Would you please retype, exactly, the lines of the listing below between the line with "family: Equidae" and the line with "Label granularity: sequence-level.", inclusive?

> **Supplied data**:
....

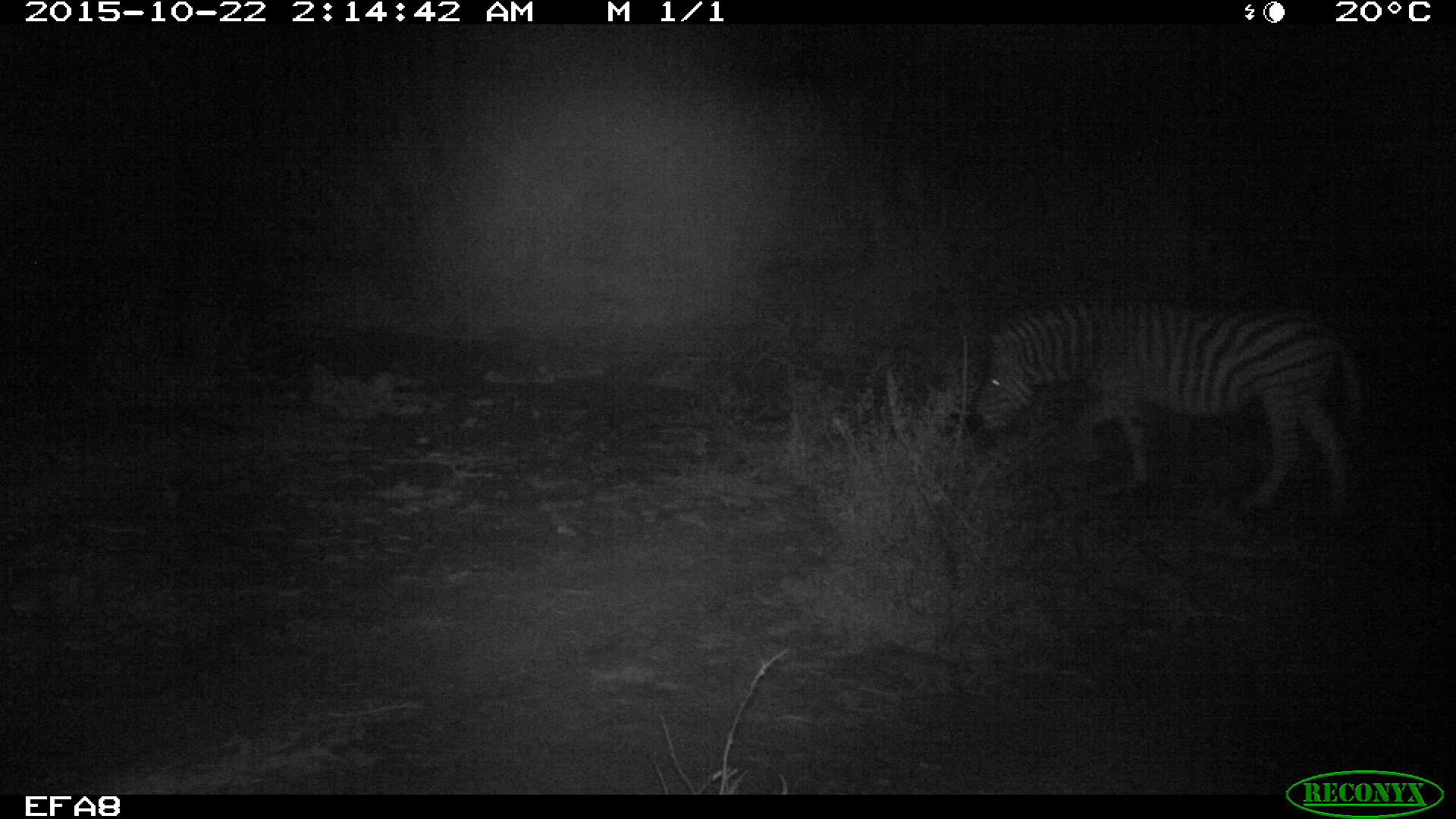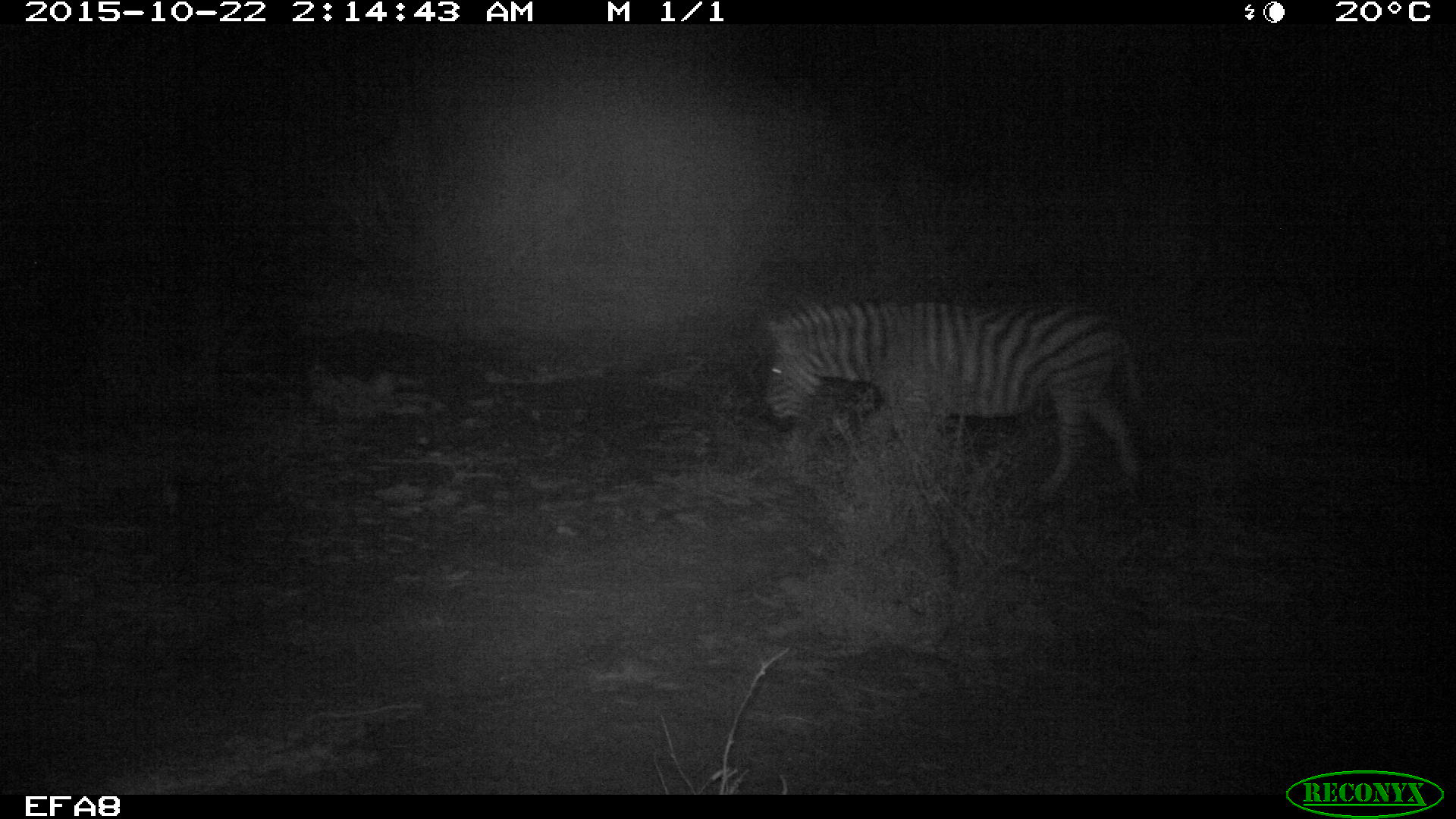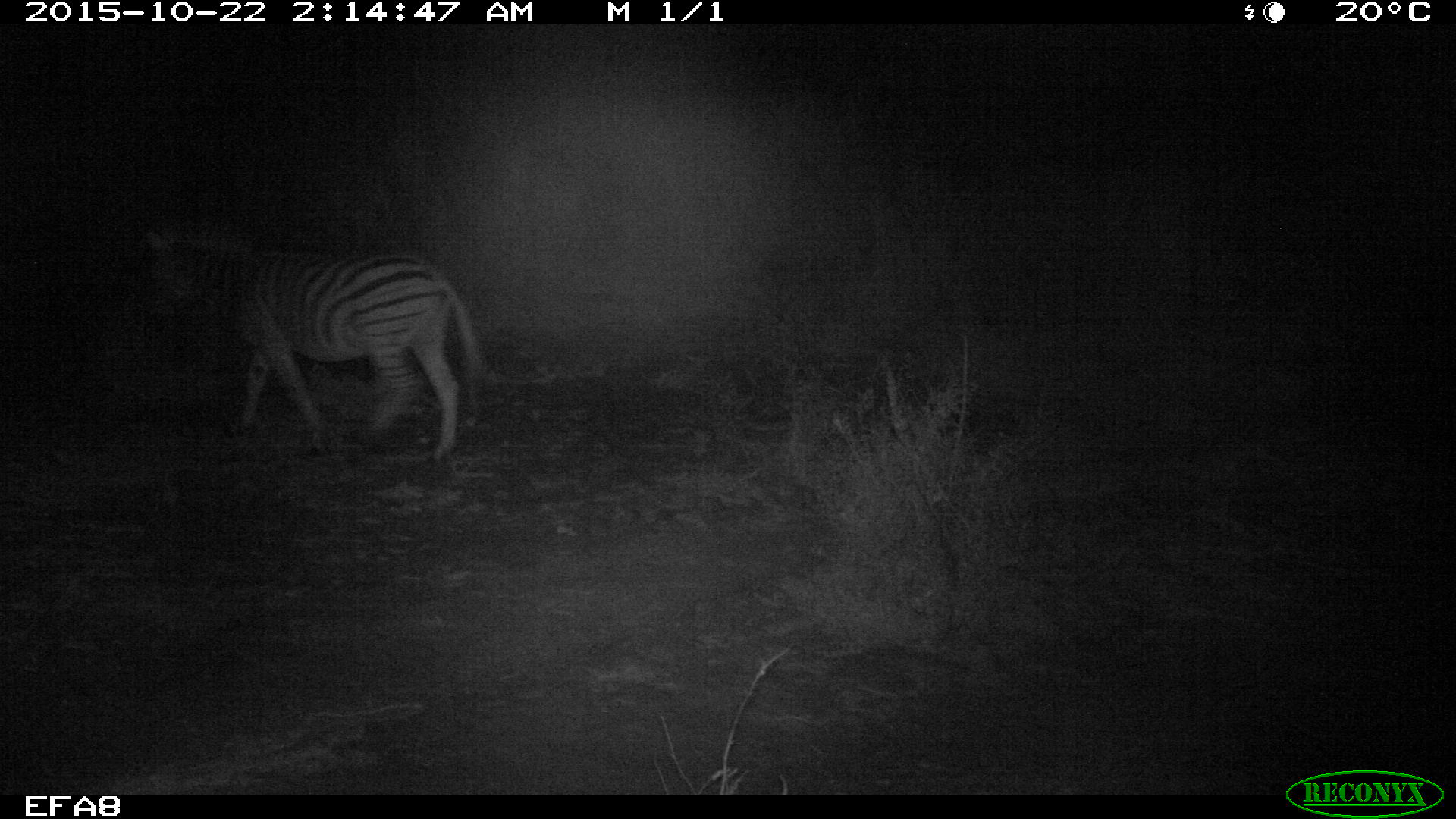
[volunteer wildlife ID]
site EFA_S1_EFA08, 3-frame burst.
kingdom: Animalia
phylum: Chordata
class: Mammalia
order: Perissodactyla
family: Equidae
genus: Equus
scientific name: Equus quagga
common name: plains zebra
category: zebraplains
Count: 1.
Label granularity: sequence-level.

....

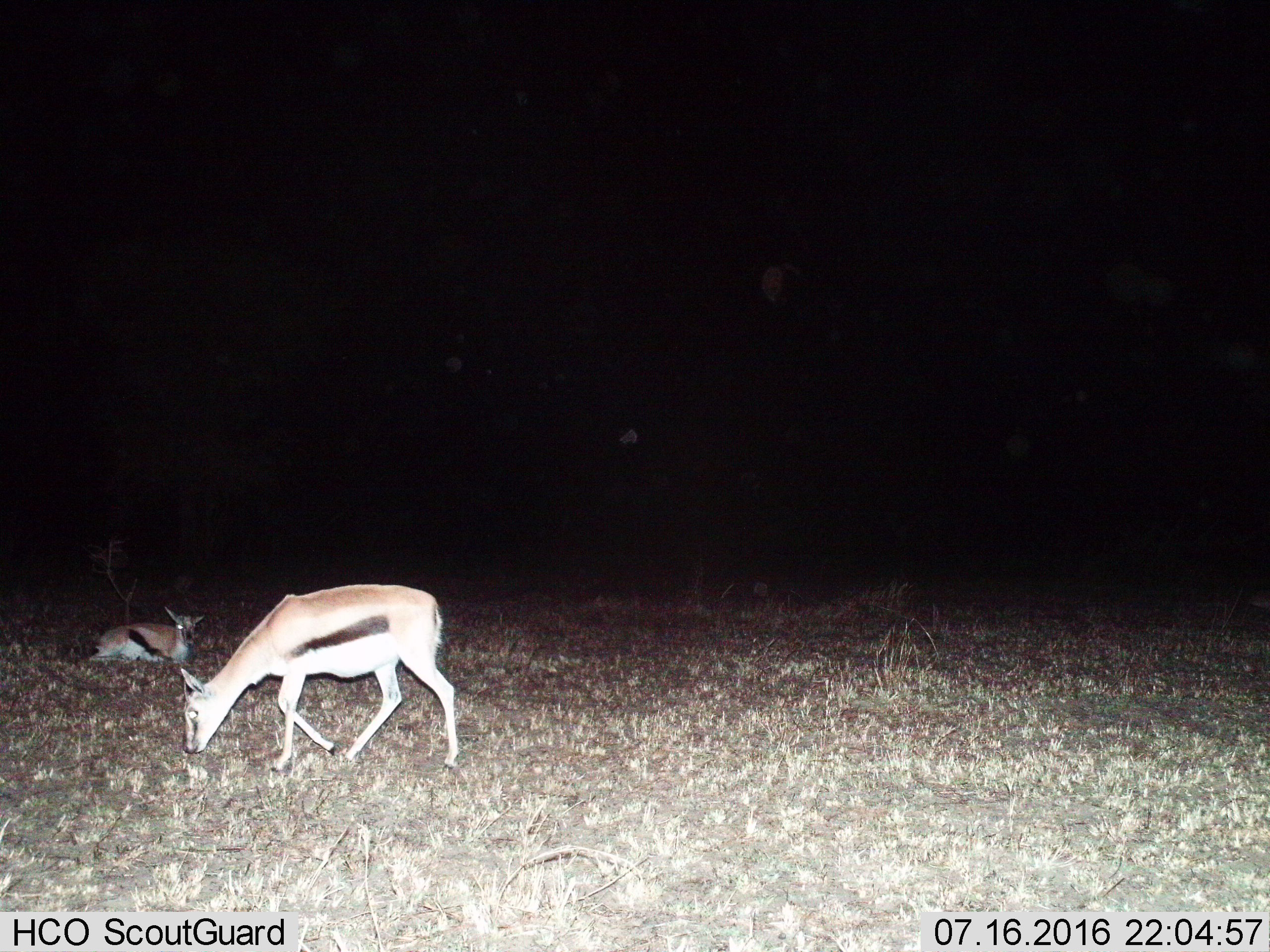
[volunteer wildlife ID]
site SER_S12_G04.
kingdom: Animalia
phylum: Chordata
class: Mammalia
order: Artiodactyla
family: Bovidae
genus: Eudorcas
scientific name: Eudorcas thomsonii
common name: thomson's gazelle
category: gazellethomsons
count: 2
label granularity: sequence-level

....

> **Task result**:
family: Equidae
genus: Equus
scientific name: Equus quagga
common name: plains zebra
category: zebraplains
Count: 1.
Label granularity: sequence-level.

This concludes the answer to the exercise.